Transgressor (Modern Outsider)
Reviewed by Doug Freeman, Fri., Feb. 20, 2015
Quiet CompanyTransgressor (Modern Outsider)
Quiet Company's We Are All Where We Belong in 2011 broke out on multiple fronts. The LP stacked up 10 major Austin Music Awards – including Band of the Year, Album of the Year, and Song of the Year – which then snowballed into national attention. The disc also chronicled a crisis of deeply entrenched faith by frontman Taylor Muse, who took home Musician of the Year honors, Best Male Vocals, and Best Songwriter that year, as he found his voice with earnest introspection and buoyant melodies. If the band had finally found where it belongs, then the local quartet's fourth full-length daringly moves them forward into new territory.
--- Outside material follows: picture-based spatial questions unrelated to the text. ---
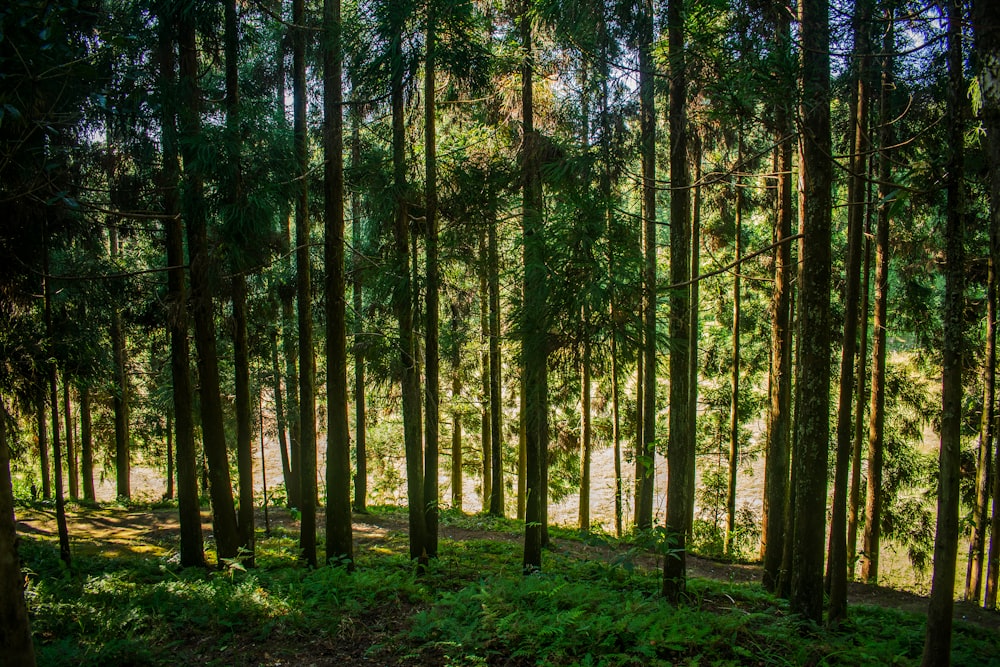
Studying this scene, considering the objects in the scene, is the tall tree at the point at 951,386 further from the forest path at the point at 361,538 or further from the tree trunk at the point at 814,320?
the forest path at the point at 361,538

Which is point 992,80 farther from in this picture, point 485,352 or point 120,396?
point 120,396

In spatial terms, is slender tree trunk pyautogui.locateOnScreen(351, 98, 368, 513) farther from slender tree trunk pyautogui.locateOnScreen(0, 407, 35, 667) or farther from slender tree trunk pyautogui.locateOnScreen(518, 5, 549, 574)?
slender tree trunk pyautogui.locateOnScreen(0, 407, 35, 667)

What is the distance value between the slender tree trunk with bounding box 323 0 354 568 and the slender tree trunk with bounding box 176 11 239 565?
66.4 inches

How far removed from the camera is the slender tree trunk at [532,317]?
7442 mm

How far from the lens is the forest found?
18.2ft

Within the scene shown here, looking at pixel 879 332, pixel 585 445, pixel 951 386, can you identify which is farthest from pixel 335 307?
pixel 879 332

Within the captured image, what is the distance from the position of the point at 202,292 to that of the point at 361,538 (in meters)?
7.56

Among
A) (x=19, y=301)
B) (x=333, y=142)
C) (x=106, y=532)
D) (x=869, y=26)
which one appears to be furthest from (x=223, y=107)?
(x=106, y=532)

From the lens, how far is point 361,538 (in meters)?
14.0

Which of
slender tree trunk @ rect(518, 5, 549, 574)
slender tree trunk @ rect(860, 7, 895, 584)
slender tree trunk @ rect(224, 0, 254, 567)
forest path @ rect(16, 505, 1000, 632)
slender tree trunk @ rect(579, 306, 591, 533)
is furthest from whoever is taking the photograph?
slender tree trunk @ rect(579, 306, 591, 533)

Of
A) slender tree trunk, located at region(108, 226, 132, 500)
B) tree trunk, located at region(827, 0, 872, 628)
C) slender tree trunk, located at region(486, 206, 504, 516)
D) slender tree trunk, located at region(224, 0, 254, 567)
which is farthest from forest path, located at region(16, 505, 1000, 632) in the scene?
tree trunk, located at region(827, 0, 872, 628)

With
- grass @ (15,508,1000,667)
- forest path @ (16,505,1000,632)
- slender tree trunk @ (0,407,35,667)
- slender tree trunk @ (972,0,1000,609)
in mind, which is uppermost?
slender tree trunk @ (972,0,1000,609)

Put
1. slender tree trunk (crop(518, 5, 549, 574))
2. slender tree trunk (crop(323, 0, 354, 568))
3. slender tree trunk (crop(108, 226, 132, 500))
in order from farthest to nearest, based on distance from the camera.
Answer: slender tree trunk (crop(108, 226, 132, 500)), slender tree trunk (crop(323, 0, 354, 568)), slender tree trunk (crop(518, 5, 549, 574))

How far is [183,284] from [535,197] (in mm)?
5727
Atop an unabashed pop urgency that eschews the drama and catharsis of the band's previous build-and-release formula, Transgressor delivers pure climax, aggressive in a way that allows Muse's deft lyrical turns to resound. "Make peace with all your demons when you just don't have the strength to cast 'em out," he proclaims on opener "Seven Hells," harnessing doubt into power. The driving percussion of "The Most Dangerous Game" and gritty guitars in "Mother of a Deal" pulse energetic without overpowering the pop sensibilities. "Kindness" and "Wherever You Take Me" sway easily under Muse's soft tenor – Death Cab meets Ben Folds – but the synth-raked "I Heard the Devil Say My Name" and string-embossed crescendo of closer "Midnight at the Dairy Palace" erupt with joyful noise. Quiet Company arrived on We Are All Where We Belong, and with Transgressor they make themselves right at home.